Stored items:
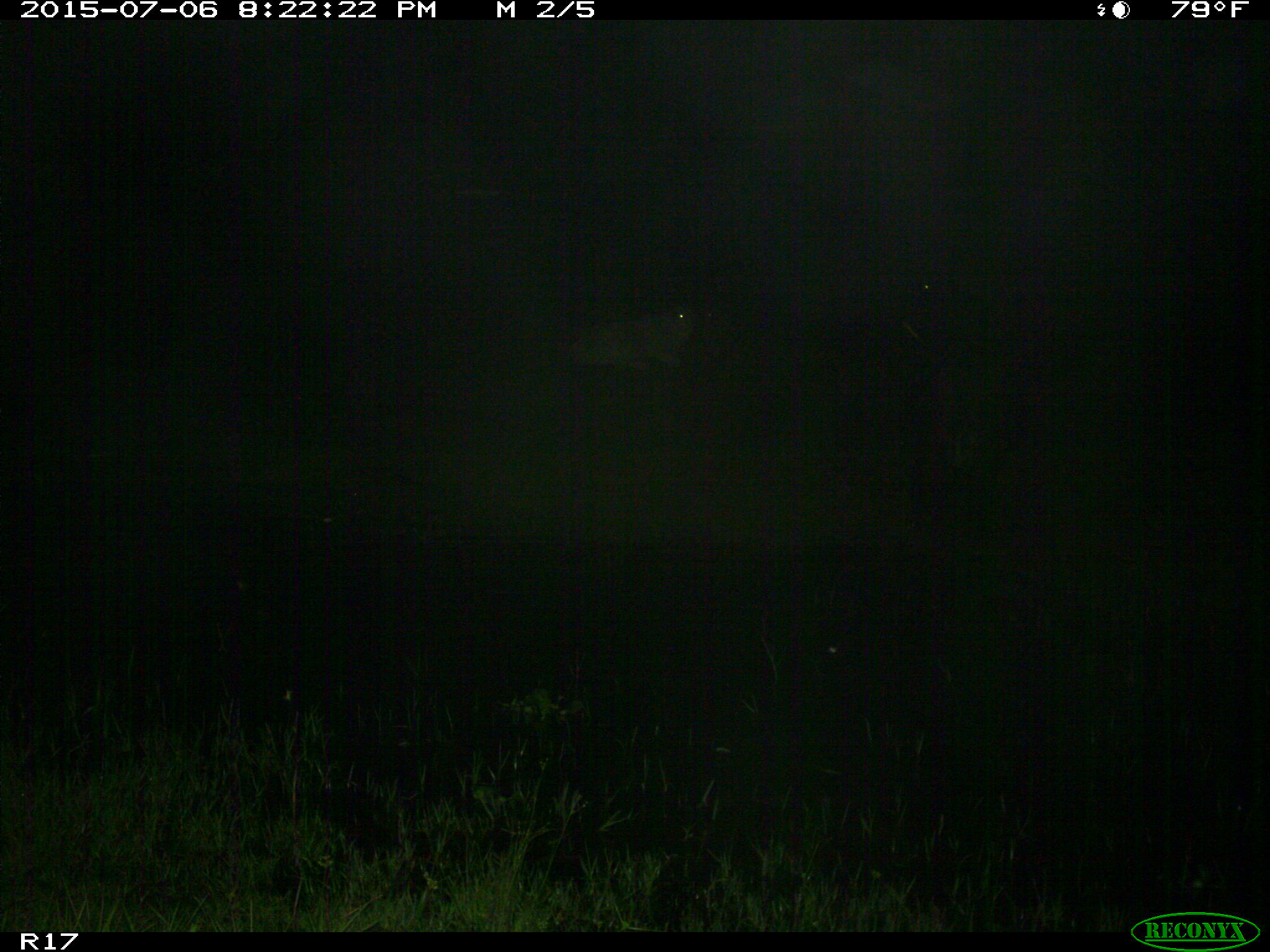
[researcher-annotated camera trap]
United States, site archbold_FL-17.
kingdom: Animalia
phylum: Chordata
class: Mammalia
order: Artiodactyla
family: Bovidae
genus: Bos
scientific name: Bos taurus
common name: domestic cow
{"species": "Bos taurus (domestic cow)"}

EXERCISE DESCRIPTION:
In the answer, the data should reappear exactly, with no pictures.

TASK OUTPUT:
[researcher-annotated camera trap]
United States, site archbold_FL-17.
kingdom: Animalia
phylum: Chordata
class: Mammalia
order: Artiodactyla
family: Bovidae
genus: Bos
scientific name: Bos taurus
common name: domestic cow
{"species": "Bos taurus (domestic cow)"}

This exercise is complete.